Do you recognize this? Maybe a little consolation, but you are not the only one with those complaints. Strong women struggle with joint pain transition. Joints that feel painful, stiff and swollen are often the fingers, hands, and wrists plus shoulders². But knees, hips, ankles and upper legs can also cause pain. Furthermore, the symptoms can sometimes also be accompanied by fever, redness, and heat in the joints.
Cause joint pain transition
Joint complaints occur in both men and women. Age can cause this, wear, overload and overweight. But also several rheumatic diseases including osteoarthritis (joint wear) can be the cause. However, are you a woman and between the ages of 45 and 55? Then the transition can be the culprit of your painful and stiff joints.
Are you wondering why? The hormonal fluctuations can make you more susceptible to joint complaints or joint pain transition. The suspicion is that the descending estrogen levels are the culprit.
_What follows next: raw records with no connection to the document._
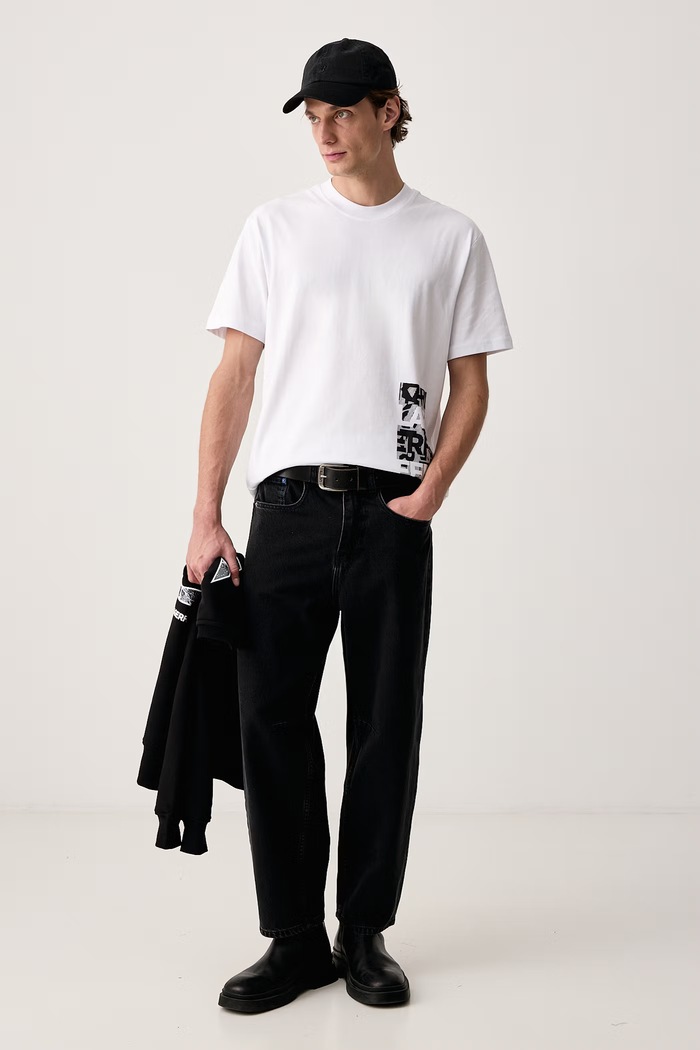 Karl Lagerfeld Jeans Tričko pánske bavlnené B4M17027 biela AW26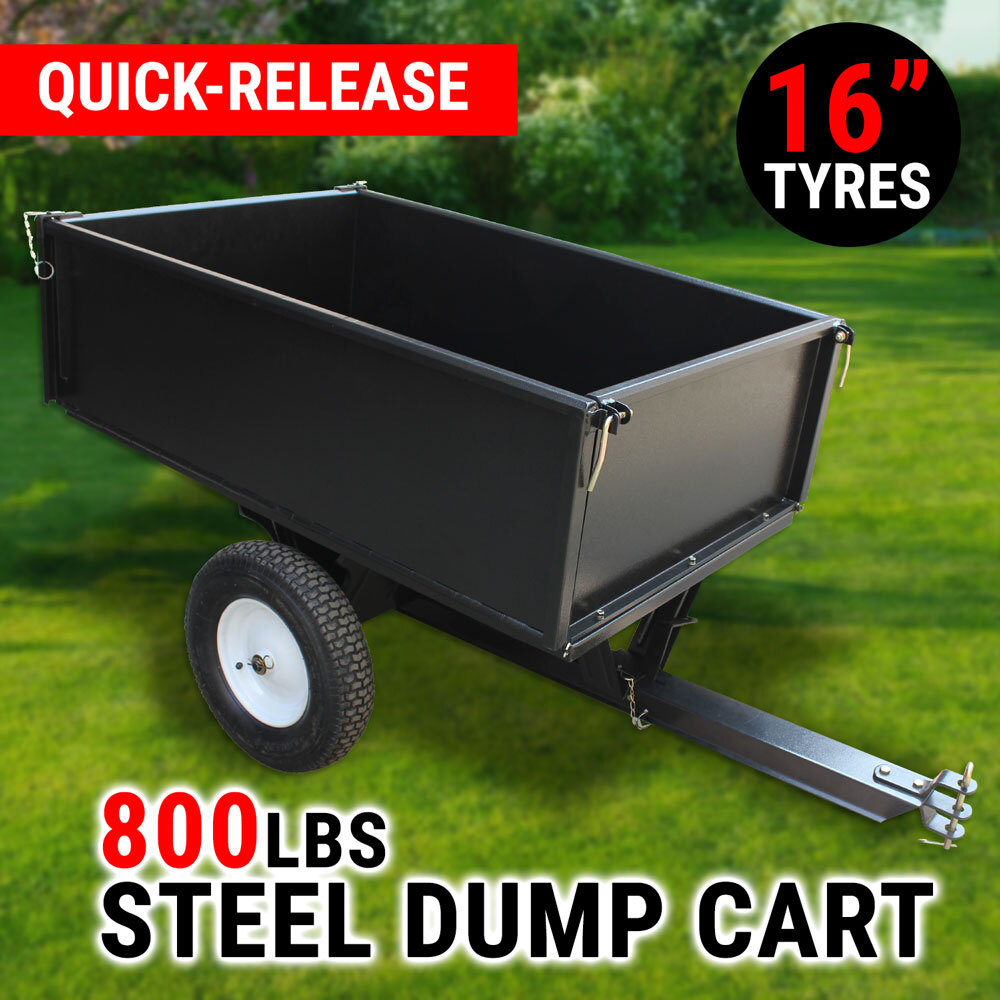 Steel Dump Cart 800 lb Garden Tipping Trailer ATV Ride Tow Behind Quad Tip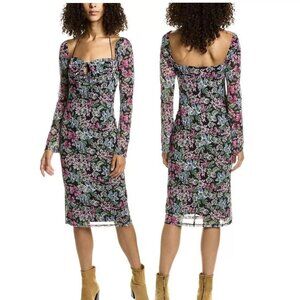 4SI3NNA Black Floral Pazmina Knee Length Dress Sz M  NWOT MSRP$118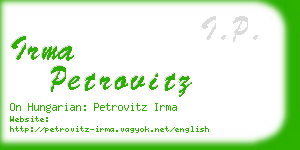 irma petrovitz business card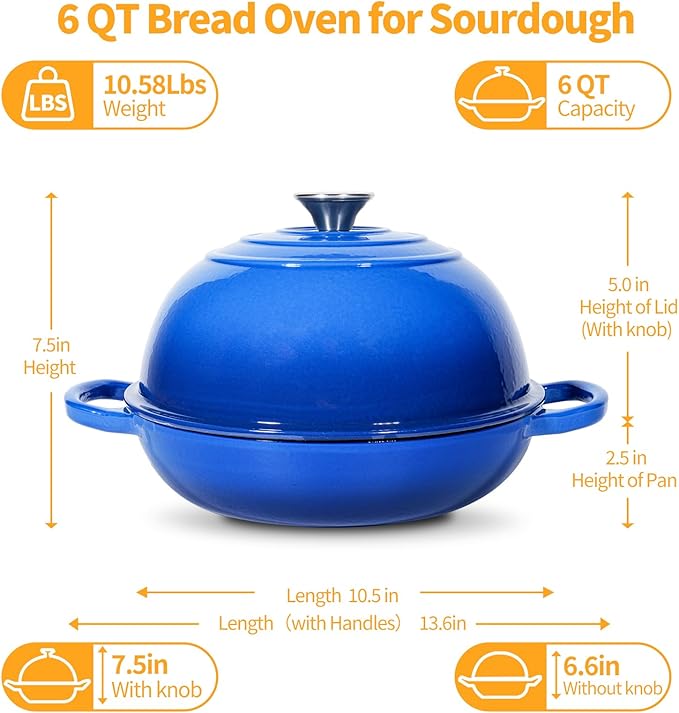 ONKO Sourdough Bread Dutch Oven, 6QT Dutch Oven for Sourdough Bread Baking, Enameled Cast Iron Bread Dome, Round Ceramic Dutch Ovens Pot with Lid for Homemade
Because the hormone estrogen ensures the build-up of collagen typically. This is a glue-forming protein in the connective tissue that keeps your skin elastic, but also provides that your muscles, tendons, cartilage, ligaments and mucous membranes remain smooth. Do your estrogen levels then fall under the influence of menopause? Then, among other things, your mucous membranes become less moist and also the build-up and breakdown of your cartilage changes. This protective layer becomes permanently thinner, as a result of which joints rub against one another during loading and precise movements. Consequence? Irritations and that can cause inflammation which leads to a change in a characteristic shape. This allows you to experience pain when you move and are therefore limited in your actions.
Also, osteoporosis can also stimulate your joint pain transition. After all, due to the dramatic decrease in the amount of estrogen, your bone density decreases. That makes your bones more brittle and can, among other things, cause your dorsal vertebrae to collapse, causing you to experience pain.